Patients who have ongoing symptoms despite simple dietary modifications and a trial of fiber may benefit from a trial of the low fermentable oligosaccharides, disaccharides, monosaccharides, and polyols diet. This was found in a 6-week trial in 12 patients to improve median pouch frequency from eight to four in symptomatic patients with no pouchitis (123). Those whose symptoms persists despite dietary modifications and a low fermentable oligosaccharides, disaccharides, monosaccharides, and polyols diet can try antidiarrheal agents like loperamide or codeine or antispasmodics like hyoscyamine. If bloating is the predominate symptom, and since SIBO is common in patients with IPAA (4), a diagnostic and therapeutic trial of antibiotics used in SIBO can be tried. Finally, IPS is characterized by visceral hypersensitivity (23). Therefore, like IBS, neuropathic medications like amitriptyline can be tried at the dose used for IBS at 10–50 mg nightly.

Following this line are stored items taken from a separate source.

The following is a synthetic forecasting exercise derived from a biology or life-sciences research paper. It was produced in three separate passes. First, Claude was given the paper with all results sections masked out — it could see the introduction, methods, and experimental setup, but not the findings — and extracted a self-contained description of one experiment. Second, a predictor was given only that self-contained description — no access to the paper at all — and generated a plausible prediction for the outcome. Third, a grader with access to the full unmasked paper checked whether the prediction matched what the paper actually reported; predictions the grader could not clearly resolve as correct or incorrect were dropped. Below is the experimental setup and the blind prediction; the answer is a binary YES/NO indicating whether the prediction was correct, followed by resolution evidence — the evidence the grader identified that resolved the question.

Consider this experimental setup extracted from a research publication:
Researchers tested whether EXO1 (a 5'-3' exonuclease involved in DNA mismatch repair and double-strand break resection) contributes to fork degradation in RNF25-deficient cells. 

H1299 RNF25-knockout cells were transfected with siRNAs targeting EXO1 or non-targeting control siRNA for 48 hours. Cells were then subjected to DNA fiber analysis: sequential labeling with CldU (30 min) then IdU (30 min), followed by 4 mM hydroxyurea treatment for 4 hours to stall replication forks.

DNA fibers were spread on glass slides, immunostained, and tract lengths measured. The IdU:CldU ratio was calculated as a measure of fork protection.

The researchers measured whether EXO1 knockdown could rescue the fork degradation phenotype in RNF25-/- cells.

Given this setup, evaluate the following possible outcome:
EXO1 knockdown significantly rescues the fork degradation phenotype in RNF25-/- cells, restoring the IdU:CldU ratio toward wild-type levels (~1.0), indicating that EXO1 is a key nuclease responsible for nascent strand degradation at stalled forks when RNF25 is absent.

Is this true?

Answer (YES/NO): NO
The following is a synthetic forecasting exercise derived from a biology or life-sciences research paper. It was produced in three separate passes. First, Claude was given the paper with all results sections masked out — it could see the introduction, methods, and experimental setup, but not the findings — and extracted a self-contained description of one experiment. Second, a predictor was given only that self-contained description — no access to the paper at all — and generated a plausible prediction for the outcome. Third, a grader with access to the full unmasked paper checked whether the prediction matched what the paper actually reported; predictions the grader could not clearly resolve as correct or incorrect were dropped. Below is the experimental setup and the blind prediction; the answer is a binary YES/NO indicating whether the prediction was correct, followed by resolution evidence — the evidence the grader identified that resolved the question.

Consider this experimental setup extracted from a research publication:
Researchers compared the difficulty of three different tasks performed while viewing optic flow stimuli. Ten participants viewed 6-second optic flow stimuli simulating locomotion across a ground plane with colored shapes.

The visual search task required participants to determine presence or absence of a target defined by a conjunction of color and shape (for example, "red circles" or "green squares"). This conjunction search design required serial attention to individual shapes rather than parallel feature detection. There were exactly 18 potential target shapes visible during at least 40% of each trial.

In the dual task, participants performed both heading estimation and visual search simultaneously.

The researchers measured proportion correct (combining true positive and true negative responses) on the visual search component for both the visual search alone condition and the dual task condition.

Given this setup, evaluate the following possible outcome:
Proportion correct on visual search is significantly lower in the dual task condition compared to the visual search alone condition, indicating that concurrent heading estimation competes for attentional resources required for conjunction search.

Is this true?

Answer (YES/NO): NO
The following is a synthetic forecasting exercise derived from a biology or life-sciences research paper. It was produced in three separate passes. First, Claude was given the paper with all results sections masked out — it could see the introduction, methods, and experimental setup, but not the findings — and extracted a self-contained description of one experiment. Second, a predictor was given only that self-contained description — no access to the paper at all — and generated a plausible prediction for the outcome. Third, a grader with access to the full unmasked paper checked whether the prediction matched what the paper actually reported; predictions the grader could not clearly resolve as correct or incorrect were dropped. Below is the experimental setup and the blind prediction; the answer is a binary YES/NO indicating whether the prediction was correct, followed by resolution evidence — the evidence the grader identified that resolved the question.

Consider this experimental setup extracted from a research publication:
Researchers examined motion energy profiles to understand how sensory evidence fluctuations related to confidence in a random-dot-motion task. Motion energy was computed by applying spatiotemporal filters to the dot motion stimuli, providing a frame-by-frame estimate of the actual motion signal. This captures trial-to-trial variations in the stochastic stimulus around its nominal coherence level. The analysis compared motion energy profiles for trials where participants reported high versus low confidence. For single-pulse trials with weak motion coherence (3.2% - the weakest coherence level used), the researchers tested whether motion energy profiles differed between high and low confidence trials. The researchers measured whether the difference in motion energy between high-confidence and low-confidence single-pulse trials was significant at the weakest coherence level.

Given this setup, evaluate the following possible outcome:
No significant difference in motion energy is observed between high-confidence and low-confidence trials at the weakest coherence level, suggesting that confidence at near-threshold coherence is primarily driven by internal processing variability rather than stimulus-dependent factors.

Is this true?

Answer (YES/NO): YES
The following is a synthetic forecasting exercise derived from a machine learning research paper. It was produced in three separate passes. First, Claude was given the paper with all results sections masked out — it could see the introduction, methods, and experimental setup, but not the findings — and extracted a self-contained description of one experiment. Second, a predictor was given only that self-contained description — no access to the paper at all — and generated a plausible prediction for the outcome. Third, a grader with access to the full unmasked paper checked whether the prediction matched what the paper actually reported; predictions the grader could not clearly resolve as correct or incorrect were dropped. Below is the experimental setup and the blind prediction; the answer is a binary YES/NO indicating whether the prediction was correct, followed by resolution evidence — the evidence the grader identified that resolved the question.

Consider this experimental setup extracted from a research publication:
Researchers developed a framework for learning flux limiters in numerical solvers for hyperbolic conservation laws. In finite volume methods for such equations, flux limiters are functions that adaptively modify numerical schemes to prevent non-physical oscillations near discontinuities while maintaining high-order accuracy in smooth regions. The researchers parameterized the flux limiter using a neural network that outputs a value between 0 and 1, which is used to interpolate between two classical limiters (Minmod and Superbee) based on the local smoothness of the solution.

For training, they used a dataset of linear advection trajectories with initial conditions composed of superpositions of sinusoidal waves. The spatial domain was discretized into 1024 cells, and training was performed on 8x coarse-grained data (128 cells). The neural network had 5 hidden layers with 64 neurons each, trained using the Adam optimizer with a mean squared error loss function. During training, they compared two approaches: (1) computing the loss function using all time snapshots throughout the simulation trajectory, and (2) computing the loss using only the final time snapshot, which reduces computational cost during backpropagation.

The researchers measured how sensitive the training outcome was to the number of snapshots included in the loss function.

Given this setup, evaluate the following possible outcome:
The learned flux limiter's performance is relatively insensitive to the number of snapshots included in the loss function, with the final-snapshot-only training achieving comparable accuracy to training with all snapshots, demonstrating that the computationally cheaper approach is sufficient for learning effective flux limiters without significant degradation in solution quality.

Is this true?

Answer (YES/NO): YES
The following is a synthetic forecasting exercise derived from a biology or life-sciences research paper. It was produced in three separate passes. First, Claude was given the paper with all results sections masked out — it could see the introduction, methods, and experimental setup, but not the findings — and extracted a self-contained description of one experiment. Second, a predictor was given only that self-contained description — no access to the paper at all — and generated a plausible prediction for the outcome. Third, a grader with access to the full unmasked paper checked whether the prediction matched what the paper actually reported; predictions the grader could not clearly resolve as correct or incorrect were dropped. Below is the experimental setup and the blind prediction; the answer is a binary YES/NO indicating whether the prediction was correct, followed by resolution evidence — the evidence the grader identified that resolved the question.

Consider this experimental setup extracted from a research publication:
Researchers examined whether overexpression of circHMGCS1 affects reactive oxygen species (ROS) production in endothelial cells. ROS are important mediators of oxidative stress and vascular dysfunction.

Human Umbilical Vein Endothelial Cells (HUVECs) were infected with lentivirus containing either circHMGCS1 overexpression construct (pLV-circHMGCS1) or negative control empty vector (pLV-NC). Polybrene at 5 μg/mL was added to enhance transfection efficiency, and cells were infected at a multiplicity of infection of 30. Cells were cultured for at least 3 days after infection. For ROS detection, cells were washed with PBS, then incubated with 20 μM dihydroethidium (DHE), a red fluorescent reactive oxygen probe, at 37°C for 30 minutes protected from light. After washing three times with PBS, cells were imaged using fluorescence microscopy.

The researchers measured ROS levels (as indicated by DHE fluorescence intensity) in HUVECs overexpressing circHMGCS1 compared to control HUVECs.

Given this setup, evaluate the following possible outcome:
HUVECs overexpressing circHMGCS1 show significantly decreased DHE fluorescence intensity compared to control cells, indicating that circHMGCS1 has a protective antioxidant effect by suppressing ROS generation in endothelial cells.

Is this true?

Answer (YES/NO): NO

It is important to note that some IPAA patients report no increased frequency or urgency and no obstructive symptoms. Instead, they are profoundly troubled by other symptoms such as seepage, nocturnal incontinence, daytime incontinence, and intense perianal burning. General advice provided to reduce seepage includes a small meal at least 3 h before bedtime, emptying the pouch at bedtime, and taking 4 mg of loperamide. The latter has been the only measure associated with improved sphincter continence (124). As sphincter strength decreases over time, daytime incontinence can affect up to 40–50% of patients after 20–30 years, causing significant distress and impacting on social life and QOL (125). The dietary measures discussed for frequency and urgency can be tried here, especially food types found to “thicken stools.” Fiber supplements can increase stool bulk, and loperamide can reduce frequency and strengthen anal sphincter (124). Perianal burning is usually triggered by known foods, such as spices and citrus fruits; such known triggers can be restricted or avoided. There is no specific treatment for burning, but barrier ointment can provide symptomatic relief.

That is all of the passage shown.